Conclusion and remaining questions

INVs were discovered by chance, during the characterization of TPD54, a protein that binds to the cytosolic face of these vesicles. INVs participate in a variety of trafficking pathways with different Rab GTPases, many of which are central to cellular migration by overseeing the recycling of integrins. Although the description of INVs is new, we do not think that the trafficking pathways that INVs participate in are novel or uncharacterized. Rather, we think that INVs are fully integrated into the membrane trafficking pathways already described; as the smallest divisible transport unit, the “atomic” vesicle. INVs are numerous, small, and highly maneuverable transport carriers. We propose that they can reach places in the cell more readily than bigger endosomes, like bike couriers in a busy city; to ensure that cargo is delivered to even the most dense regions of the cell.

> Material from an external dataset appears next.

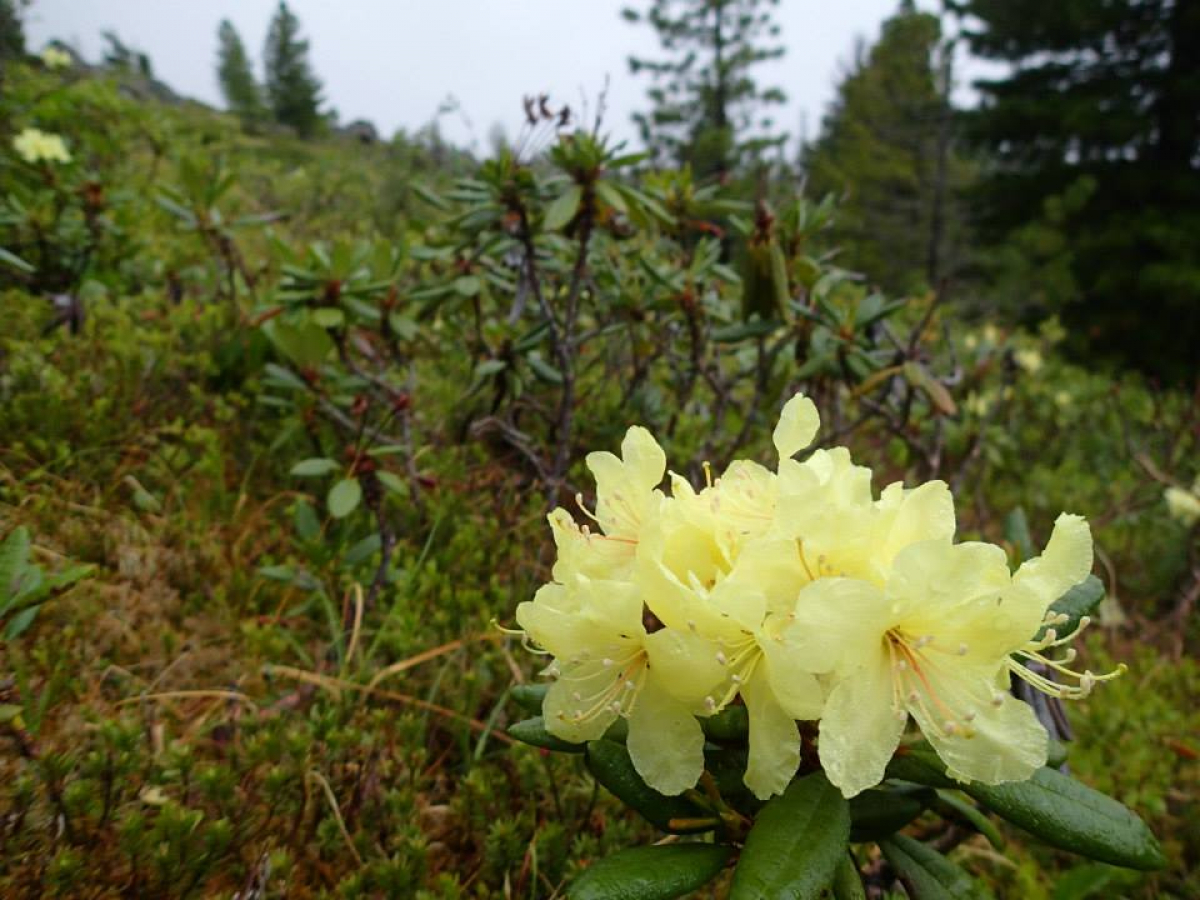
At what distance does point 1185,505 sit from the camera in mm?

Many questions remain and we highlight the four most pertinent here. First, how are INVs formed? It is possible that they are created by the vesiculation of larger carriers such as tubules. How such high curvature vesicles are formed is unclear. They do not appear to have a coat and whether or not a scission factor is required to make such uniform vesicles is an open question. Second, what is the exact role of TPD54? We know that its presence on INVs is necessary for their function [24], but its actual function is still unknown. It can bind to highly curved membranes, but whether TPD52-like proteins induce curvature or sense it, perhaps recruiting a scission factor, needs to be investigated. Third, besides the secretory and recycling pathways, what other pathways and functions require INVs? INVs have been found in association with proteins that regulate pathways for which the role of TPD52-like proteins has not yet been assessed. Autophagy and synaptic vesicle/synaptic-like microvesicle (SV/SLMV) are such pathways. They both involve vesicles of similar size to INVs (ATG9 vesicles: 30–60 nm, and SV/SLMVs: 33–42 nm) [12, 92, 115]. Moreover, proteomic analyses of both types of vesicles have revealed the presence of the TPD52-like proteins [94, 95, 117]. If the idea that INVs are simply the smallest indivisible vesicle type is correct, then ATG9 vesicles and SV/SLMVs could be thought of as flavors of this atomic vesicle type. Fourth, how do INVs move? Is their transport active, and if so, on which molecular motor do they depend and on which cytoskeletal tracks do they travel? The next few years promise to bring answers to these four questions and many more exciting developments on these fascinating vesicles.